____ DATASET RECORDS

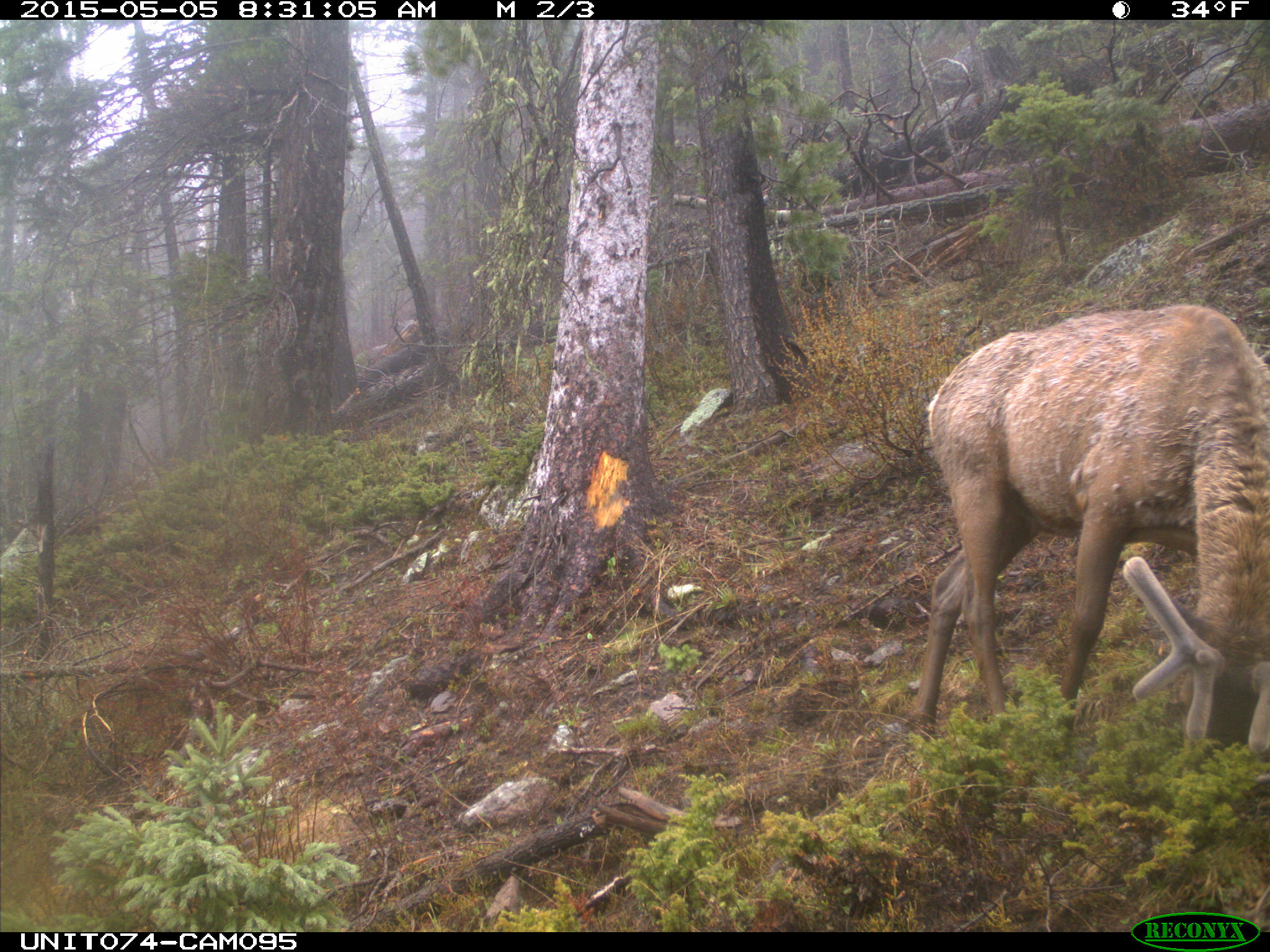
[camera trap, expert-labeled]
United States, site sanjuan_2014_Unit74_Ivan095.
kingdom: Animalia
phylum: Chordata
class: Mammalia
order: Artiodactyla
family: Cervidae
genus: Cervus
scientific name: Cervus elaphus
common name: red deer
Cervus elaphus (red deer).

________
____ DATASET RECORDS

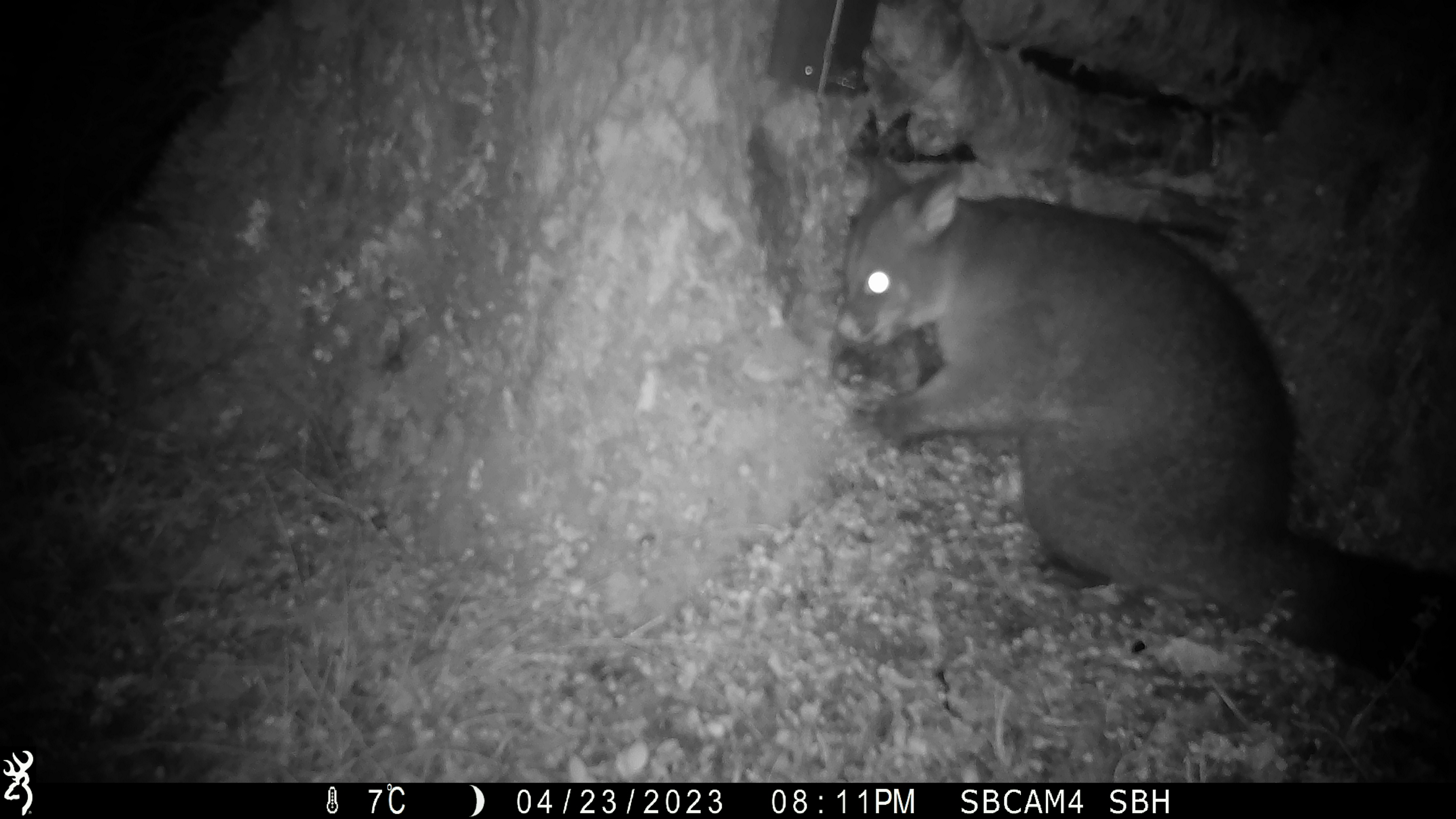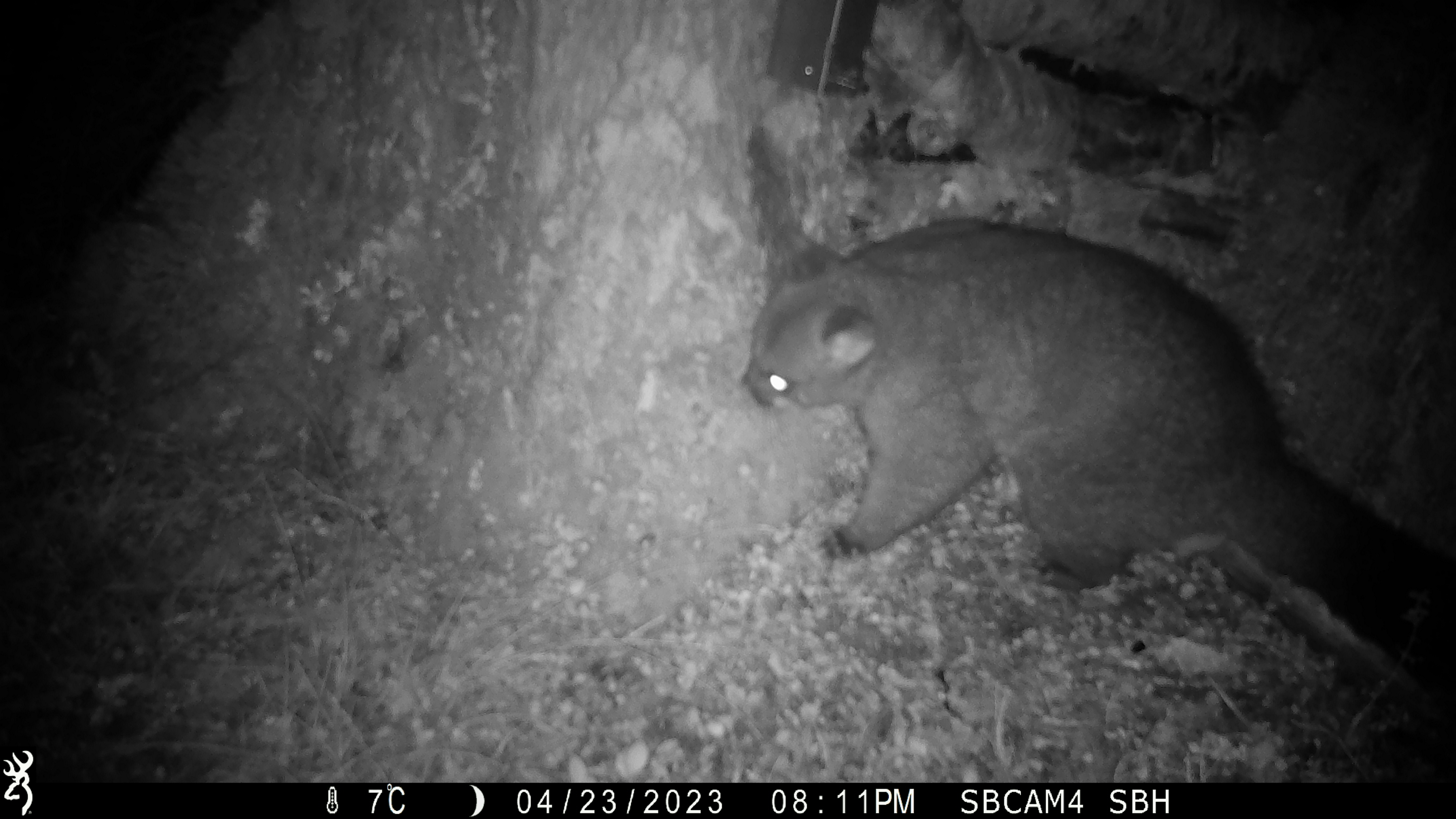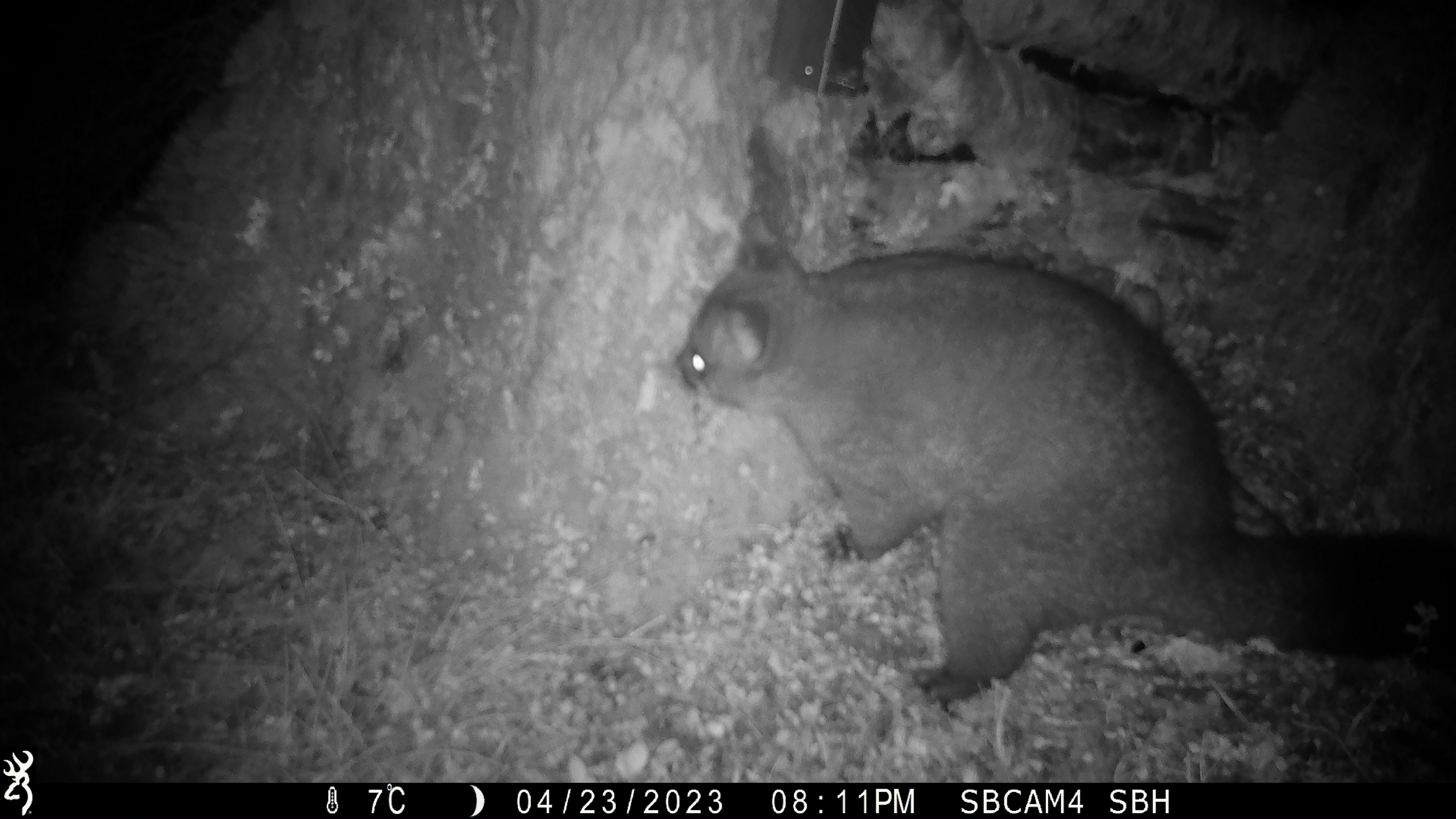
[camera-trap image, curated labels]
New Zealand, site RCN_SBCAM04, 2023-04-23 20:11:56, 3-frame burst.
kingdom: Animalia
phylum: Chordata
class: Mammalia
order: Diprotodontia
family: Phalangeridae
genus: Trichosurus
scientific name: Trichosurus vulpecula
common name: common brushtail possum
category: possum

________
____ DATASET RECORDS

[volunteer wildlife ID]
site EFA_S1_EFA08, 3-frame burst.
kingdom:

________

### ABOUT THIS EXERCISE
Anywhere the listing shows the word "trap", copy the full line.

### TASK RESPONSE
[camera trap, expert-labeled]
[camera-trap image, curated labels]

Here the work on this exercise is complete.